Kemudian dia duduk berdampingan dengan saudarinya yang memang sedang hamil tiga bulan. Syarif
Hidayatullah disuruh menebak mana yang bener-benar hamil. Lalu Syarif Hidayatullah menunjuk Ong
Tien, sang Kaisar pun ketawa terkekeh. Jawaban Sang Sunan adalah Putri Ong Tien sedang
mengandung, jelas saja Kaisar mencemoohnya. Merasa berhasil membuktikan bahwa Sunan tidak
sepandai seperti yang dikatakan orang lalu Hong Gie mengusir Syarif pulang ke tanah Jawa. Namun
kemudian nyatanya diketahui bahwa Ong Tien memang hamil. Sang putri yang jatuh cinta kepada
sang sunan tak kuasa untuk menahan rindu meminta izin untuk menyusul Sunan Gunung Jati yang
kembali ke Cirebon.

Kaisar mengizinkannya dan meminta pelautnya untuk mengantar putrinya ke Jawa.


Sunan Gunung Jati pun akhirnya menikahi sang putri. Sayang, umur pernikahan tak lama. Ong Tien
meninggal pada usia yang masih sangat muda, 23 tahun. Salah satu karomah lainnya adalah
memindahkan Istana Kerajaan Hindu Pakuan ke alam gaib. Hal ini dilakukannya karena kerasnya
penolakan para Pendeta Sunda Wiwitan untuk tidak menerima Islam ataupun sekadar keluar dari
wilayah Istana Pakuan.

Cerita ini bermula saat saat jatuhnya Kerajaan Galuh Pakuan, ibu kota Kerajaan Sunda pada tahun
1568 karena diserang pasukan Demak yang dibimbing oleh Sunan Gunung Jati. Peristiwa ini setahun
sebelum Sunan Gunung Jati wafat dalam usia yang sangat sepuh hampir 120 pada tahun 1569.
Diriwayatkan dalam perundingan terakhir dengan para Pembesar Istana Galuh Pakuan, Syarif
Hidayatullah memberikan dua penawaran. Penawaran atau opsi pertama, para pembesar Istana
Pakuan yang bersedia masuk Islam akan dijaga kedudukan dan martabatnya seperti gelar pangeran,
putri atau panglima dan dipersilakan tetap tinggal di keraton masing-masing. Yang ke dua adalah bagi
yang tidak bersedia masuk Islam maka harus keluar dari keraton masing-masing dan keluar dari
ibukota Pakuan untuk diberikan tempat di pedalaman Banten wilayah Cibeo sekarang.

Dalam perundingan terakhir yang sangat menentukan dari riwayat Pakuan ini, sebagian besar para
pangeran dan putri-putri raja menerima penawaran pertama.

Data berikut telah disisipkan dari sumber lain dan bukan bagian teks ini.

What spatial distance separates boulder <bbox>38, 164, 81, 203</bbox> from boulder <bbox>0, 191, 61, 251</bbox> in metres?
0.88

Sedang pasukan kawal istana dan
panglimanya (sebanyak 40 orang) dari angkatan darat kerajaan Pakuan memilih penawaran kedua.
Mereka inilah cikal bakal penduduk Baduy Dalam sekarang yang terus menjaga anggota pemukiman
hanya sebanyak 40 keluarga karena keturunan dari 40 pengawal Istana Pakuan. Anggota yang tidak
terpilih harus pindah ke pemukiman Baduy Luar.

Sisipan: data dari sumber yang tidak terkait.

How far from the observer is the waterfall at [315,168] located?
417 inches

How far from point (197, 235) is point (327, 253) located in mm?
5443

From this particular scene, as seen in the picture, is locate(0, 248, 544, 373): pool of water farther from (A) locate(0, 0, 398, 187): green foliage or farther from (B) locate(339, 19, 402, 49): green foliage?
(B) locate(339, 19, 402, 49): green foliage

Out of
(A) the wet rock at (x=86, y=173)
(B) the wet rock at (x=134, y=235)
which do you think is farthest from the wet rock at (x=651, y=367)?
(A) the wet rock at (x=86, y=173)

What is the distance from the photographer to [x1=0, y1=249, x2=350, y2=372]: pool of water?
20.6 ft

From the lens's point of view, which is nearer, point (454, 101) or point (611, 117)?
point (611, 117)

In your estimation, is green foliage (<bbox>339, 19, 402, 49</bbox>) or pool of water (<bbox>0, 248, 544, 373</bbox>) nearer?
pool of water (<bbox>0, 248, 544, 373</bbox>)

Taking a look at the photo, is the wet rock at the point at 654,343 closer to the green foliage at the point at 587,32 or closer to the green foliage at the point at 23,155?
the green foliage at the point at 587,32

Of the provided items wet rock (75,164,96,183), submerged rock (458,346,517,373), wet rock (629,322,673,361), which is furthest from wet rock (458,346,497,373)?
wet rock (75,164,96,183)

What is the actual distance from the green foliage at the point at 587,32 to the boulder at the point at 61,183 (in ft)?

Sementara para Pendeta Sunda Wiwitan menolak penawaran pertama dan kedua. Dengan kata lain
mereka ingin tetap memeluk agama Sunda Wiwitan (aliran Hindu di wilayah Pakuan) tetapi tetap
bermukim di dalam wilayah Istana Pakuan. Sehingga dengan karomah yang dimilikinya Sunan Gunung
Jati lalu memindahkan Istana Galuh Pakuan ke alam Gaib sehingga para Pendeta Wiwitan tidak lagi
berada di Istana tersebut.

Demikianlah cerita pagi kali ini, semoga bermanfaat, kebenaran hanya milik Allah SWT.